Lamorgese ha ripetuto più volte che tiene molto alla «percezione di sicurezza» dei cittadini, perché «la nostra idea di sicurezza deve andare oltre la statistica». A Milano in molti ricordano ancora una vastissima operazione di polizia avvenuta nel maggio 2017 davanti alla stazione centrale che diede pochissimi risultati e già all’epoca sembrò più un evento mediatico a favore di telecamere e passanti che una vera e propria operazione. La mattina di mercoledì 3 maggio, infatti, si presentarono sulla piazza davanti alla stazione circa 300 poliziotti, diversi mezzi blindati, squadre cinofile, agenti a cavallo e un elicottero. Dei 52 migranti portati in Questura, però, nessuno fu denunciato. Quattro di loro, senegalesi e gambiani, scoprirono anzi grazie agli agenti che la loro domanda per ottenere asilo era stata accolta.

Il sindaco di Milano Beppe Sala, espresso dal centrosinistra e in carica da meno di un anno, disse di non saper nulla di quell’operazione, e ancora oggi Majorino ricorda che ci fu «un difetto di comunicazione fra noi e il questore, poi superato». Parlando col Corriere della Sera nel settembre del 2018 alla fine del suo mandato, però, Lamorgese rivendicò quella e altre operazioni, spiegando che «sono stati controlli necessari, preparati con cura, con analisi e raziocinio».

In piazza quel giorno c’era anche il segretario della Lega Matteo Salvini, che fece una diretta su Facebook elogiando l’operazione. Negli anni del suo mandato a Milano Lamorgese ebbe buoni rapporti con la Regione Lombardia, che dal 2013 è governata dalla Lega. In queste ore in molti stanno ricordando che quando ricevette l’incarico, l’allora presidente della regione Roberto Maroni la definì «un’ottima scelta»: «abbiamo lavorato assieme quando ero ministro dell’Interno e ne ho potuto apprezzare le qualità professionali».

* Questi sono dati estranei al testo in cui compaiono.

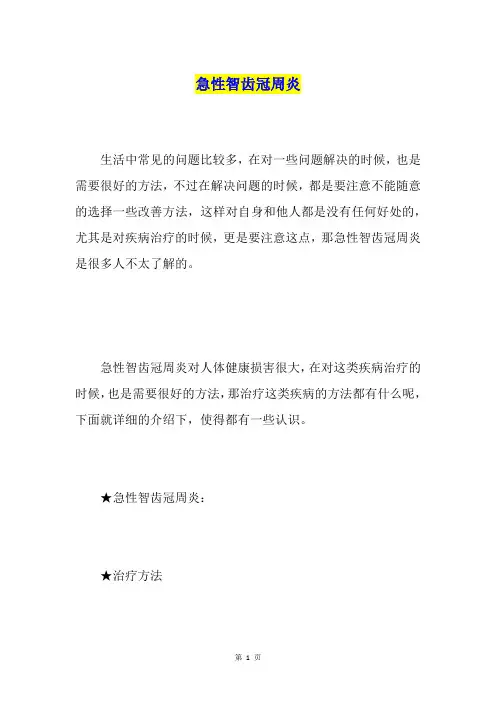 急性智齿冠周炎

生活中常见的问题比较多，在对一些问题解决的时候，也是需要很好的方法，不过在解决问题的时候，都是要注意不能随意的选择一些改善方法，这样对自身和他人都是没有任何好处的，尤其是对疾病治疗的时候，更是要注意这点，那急性智齿冠周炎是很多人不太了解的。

急性智齿冠周炎对人体健康损害很大，在对这类疾病治疗的时候，也是需要很好的方法，那治疗这类疾病的方法都有什么呢，下面就详细的介绍下，使得都有一些认识。

★急性智齿冠周炎：

★治疗方法

第 1 页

Simona Bordonali, che dal 2013 al 2018 è stata assessore regionale della Lombardia alla Sicurezza, ha raccontato al Post di avere avuto con Lamorgese un rapporto «buono e cordiale», e per descriverla ha usato più o meno le stesse parole di Majorino: «un interlocutore attento». Bordonali sostiene però che da prefetto Lamorgese si è limitata ad applicare decisioni imposte dall’alto, prima da Alfano e poi da Minniti, e che ora «da ministro dovrà fare delle scelte politiche che non ha mai fatto».

Negli anni da prefetto Lamorgese non ha mai commentato le decisioni prese da Salvini in materia di immigrazione, ed è probabilmente troppo presto per sapere se intende modificare i cosiddetti “decreti sicurezza” e come intende farlo (detto che il programma di governo dice in termini generali che la normativa in vigore «dovrà essere rivisitata»). Lamorgese ha dimostrato una maggiore competenza e sensibilità sul tema dell’accoglienza rispetto al suo predecessore, ma ha anche rivendicato le decine di sgomberi e le operazioni come quella effettuata alla Stazione Centrale di Milano, e più  in generale ha ammesso di interessarsi più alle paure dei cittadini, fondate o meno, che ai dati reali sulla criminalità. Tutto questo in Italia, dove una persona su due ritiene che l’immigrazione sia più un problema che un’opportunità.

Da parte sua, Majorino ricorda che Lamorgese non si occuperà soltanto di immigrazione ma anche di sicurezza pubblica e lotta alla criminalità organizzata, e auspica che il nuovo governo possa dimostrare che occuparsi di immigrazione «non significa solo contenimento, ma anche integrazione; ho fiducia per un ribaltamento d’ottica e sono convinto che il nuovo ministro dell’Interno sarà pienamente dentro a questa squadra, a cui un contributo daremo anche noi dall’Europa». Bordonali si augura invece che «tutto il lavoro fatto dal ministro Salvini venga portato avanti».